Spring AI with Llama · Chapter 7

RAG: Retrieval Augmented Generation

What you will build: A policy document Q&A system — Sarah uploads TechCorp's HR policy PDFs and employees get answers that cite the actual company policy, not generic AI guesses.

The Problem We Are Solving

After a few weeks, Sarah notices a worrying pattern. Employees ask about TechCorp's specific policies — parental leave weeks, notice period, health insurance provider — and the bot confidently gives wrong answers because it is drawing from general knowledge, not TechCorp's actual documents.

"It told someone they get 20 days parental leave. Our policy is 16. Can we make it answer from our actual documents?"
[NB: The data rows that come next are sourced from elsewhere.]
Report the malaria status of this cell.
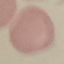
Uninfected.

{
  "image_type": "cell patch, automatically extracted from a larger field of view and resized to 64 × 64 pixels",
  "stain": "Giemsa",
  "preparation": "thin blood smear",
  "capture": "smartphone camera at the microscope eyepiece"
}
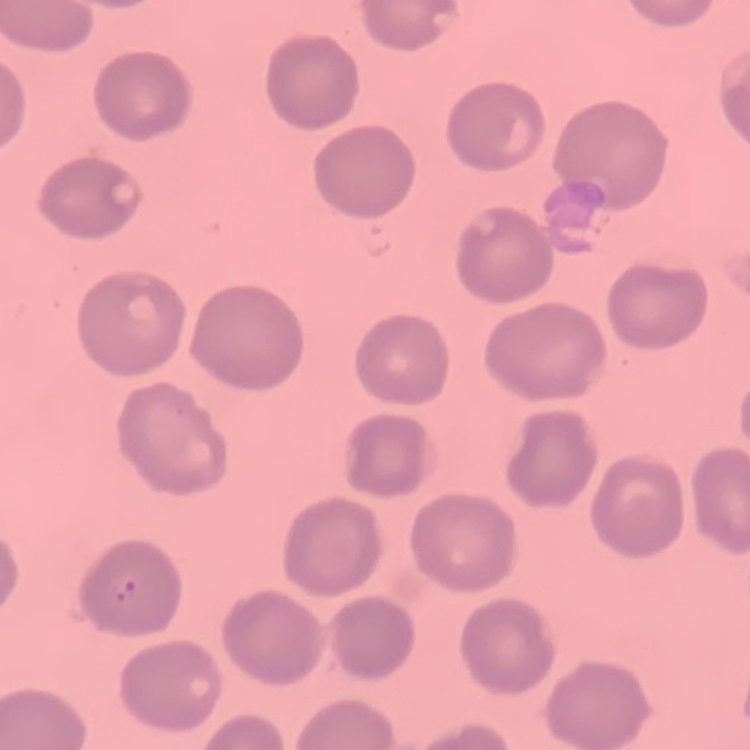
red blood cell morphology = no rouleaux formation
stain = Field's or Giemsa
preparation = thin blood smear
image type = one tile cut from a larger photomicrograph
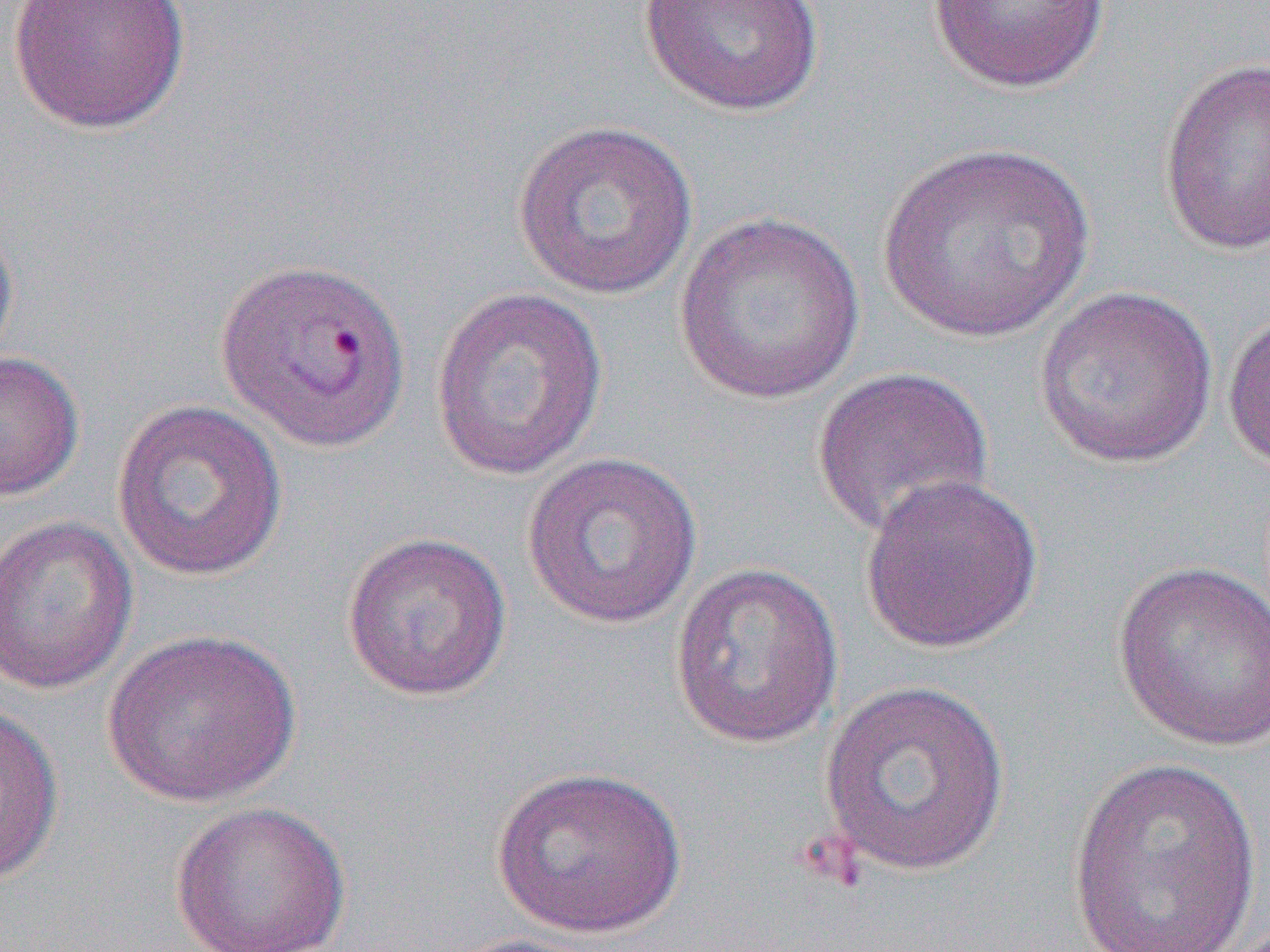

slide-level diagnosis = Plasmodium vivax
modality = light microscopy
magnification = 1000x
field of view = single
uninfected red blood cell locations = approximate bounding boxes as (x1, y1, x2, y2) in pixels: (7, 0, 192, 136), (638, 0, 827, 116), (927, 0, 1110, 95), (1158, 56, 1270, 258), (511, 119, 700, 301), (876, 142, 1097, 345), (673, 211, 867, 405), (0, 212, 20, 370), (1033, 284, 1220, 470), (429, 286, 609, 481), (1222, 305, 1270, 478), (0, 350, 85, 502), (810, 366, 995, 540), (111, 398, 288, 582), (520, 451, 705, 630), (859, 472, 1044, 654), (0, 515, 139, 696), (340, 530, 513, 701), (1110, 560, 1270, 753), (669, 561, 844, 749), (101, 628, 301, 807), (818, 679, 1012, 877), (0, 704, 65, 886), (1066, 755, 1265, 950), (490, 766, 689, 939), (169, 800, 352, 951), (442, 931, 611, 952)
image size = 1270×952 pixels
preparation = thin blood smear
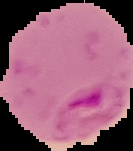
Summary:
  - Result: malaria parasites detected
  - Image type: segmented cell region on a black background
  - Image size: 133×151 pixels
  - Preparation: thin blood film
Assess this cell for malaria.
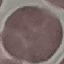
It is uninfected.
This is what RAG was built for.

What You Will Learn

What RAG is and why it solves hallucination for domain-specific queries
How embeddings convert documents into searchable vectors
How vector stores (in-memory and PGVector) work
How to ingest PDF documents into a vector store
How Spring AI's QuestionAnswerAdvisor wires it all together
How to build a policy Q&A endpoint with source citations

What Is RAG?

RAG (Retrieval Augmented Generation) is a pattern that grounds the AI's answer in your documents.

Spring AI orchestrates two Ollama models with completely different roles:

nomic-embed-text — converts text into vectors (float arrays). Called at ingest time for each chunk and at query time for each question.
llama3.2 — receives the question plus the retrieved policy chunks as context and generates a grounded answer.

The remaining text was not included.